Dopo anni di scavi, durante i quali, si badi bene, si è sempre cercato di comunicare alla comunità locale il valore delle nuove “ricchezze” che stavamo riportando in luce, il sito di San Silvestro, con il suo villaggio medievale di minatori e fonditori, è visitato ogni anno da trentamila persone e vi lavorano ventidue dipendenti. I visitatori permettono di reggere economicamente la struttura del parco, e ciò produce un vasto indotto nel settore turistico dell’area.

La consapevolezza degli amministratori di rispondere ai nuovi bisogni dei cittadini attraverso una politica di difesa del patrimonio è necessaria quanto l’incisività della ricerca sul campo, che certamente non è un appannaggio di strutture centrali dello Stato.

Poi, il dato essenziale sta nel significato intrinseco delle iniziative archeologiche che si pianificano e nel caso del Parco di San Silvestro si tratta davvero di un grande monumento, fondamentale per la storia delle attività produttive preindustriali, ma esplicativo anche dei duemilacinquecento castelli medievali presenti in Toscana. Un caso unico in europa.

D: Ci sono casi eclatanti di mancato coinvolgimento sociale e di mancata valorizzazione di una scoperta archeologica?

R: Ce ne sono tanti; basta rimanere in Toscana per citarne uno esemplare. Mi vengono in mente trent’anni di scavi nel centro di Firenze, a partire da piazza della Signoria, sui quali a tutt’oggi non esiste, non dico un museo, ma uno straccio di pubblicazione. Gli stessi reperti non si sa dove siano stati messi. È stato un disastro annunciato. In questo caso scavare ha significato davvero distruggere.

E per capire come sia successo, dobbiamo considerare che fu un’operazione scelta e condotta in esclusiva dalle istituzioni alte, quelle ministeriali, completamente e volutamente separate dalla comunità cittadina, dalle università, dai centri di ricerca. È stato un lavorare “contro” e non “per” la collettività. L’archeologia ha una potenzialità sociale straordinaria, ma bisogna lavorare insieme.

D: Da cosa è nata questa sua passione per il Medioevo, fino a farla diventare uno dei massimi esperti di questo periodo?

R: L’epoca mi affascinava, perché se ne sapeva moltissimo in termini di organizzazione del potere, ma poco o nulla se si prendevano in considerazione i “muti della storia” ovvero quei milioni e milioni di europei anonimi che non avendo lasciato segni scritti, ma solo testimonianze materiali, in qualche modo non avevano diritto di parola.

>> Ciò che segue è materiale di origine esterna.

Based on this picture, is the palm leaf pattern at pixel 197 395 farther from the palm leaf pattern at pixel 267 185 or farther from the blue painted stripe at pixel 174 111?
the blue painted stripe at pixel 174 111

Non nascondo che nella mia scelta c’era anche una componente ideologica. Far parlare i “muti” era una sfida che raccoglievo suggestionato in parte dalla storiografia francese delle Annales, in parte dallo storicismo marxista. Mi premeva capire quali fossero le strutture di organizzazione del potere medievale. Partire dall’occupazione dello spazio rurale tra V e VIII secolo per analizzarne l’evoluzione, dalle logiche contadine alla creazione dei primi nuclei aristocratici che tutti conosciamo.

D: C’è chi ritiene la storia una continua evoluzione verso condizioni di vita materiale, civile e spirituale sempre più evolute. Condivide questa visione?

R: Ecco, credo proprio che non si tratti di una condizione ineluttabile. Se penso soltanto a cosa si è verificato nel secolo “breve”, con i grandi stermini di massa, il diffondersi delle diverse forme di razzismo… E anche oggi, guardandosi intorno, dopo quello che è successo nella ex Jugoslavia, alle Torri Gemelle, in Afghanistan, quello che succede in Iraq, non c’è da essere ottimisti.

La storia non sembra una linea in crescita costante, ma piuttosto fa pensare a linee spezzate che si impennano verso l’alto per dopo precipitare in basso. Da questo andamento della storia che non ha una logica forzata, possiamo solo trarre una conclusione: è bene che ognuno di noi svolga il proprio ruolo con grande senso di responsabilità, partendo dai principi della tolleranza, dell’inclusione, dello scambio reciproco. Questi sono i valori che non sono dati una volta per tutte, ma vanno difesi con le unghie e con i denti in ogni istante del nostro vivere quotidiano, anche facendo archeologia.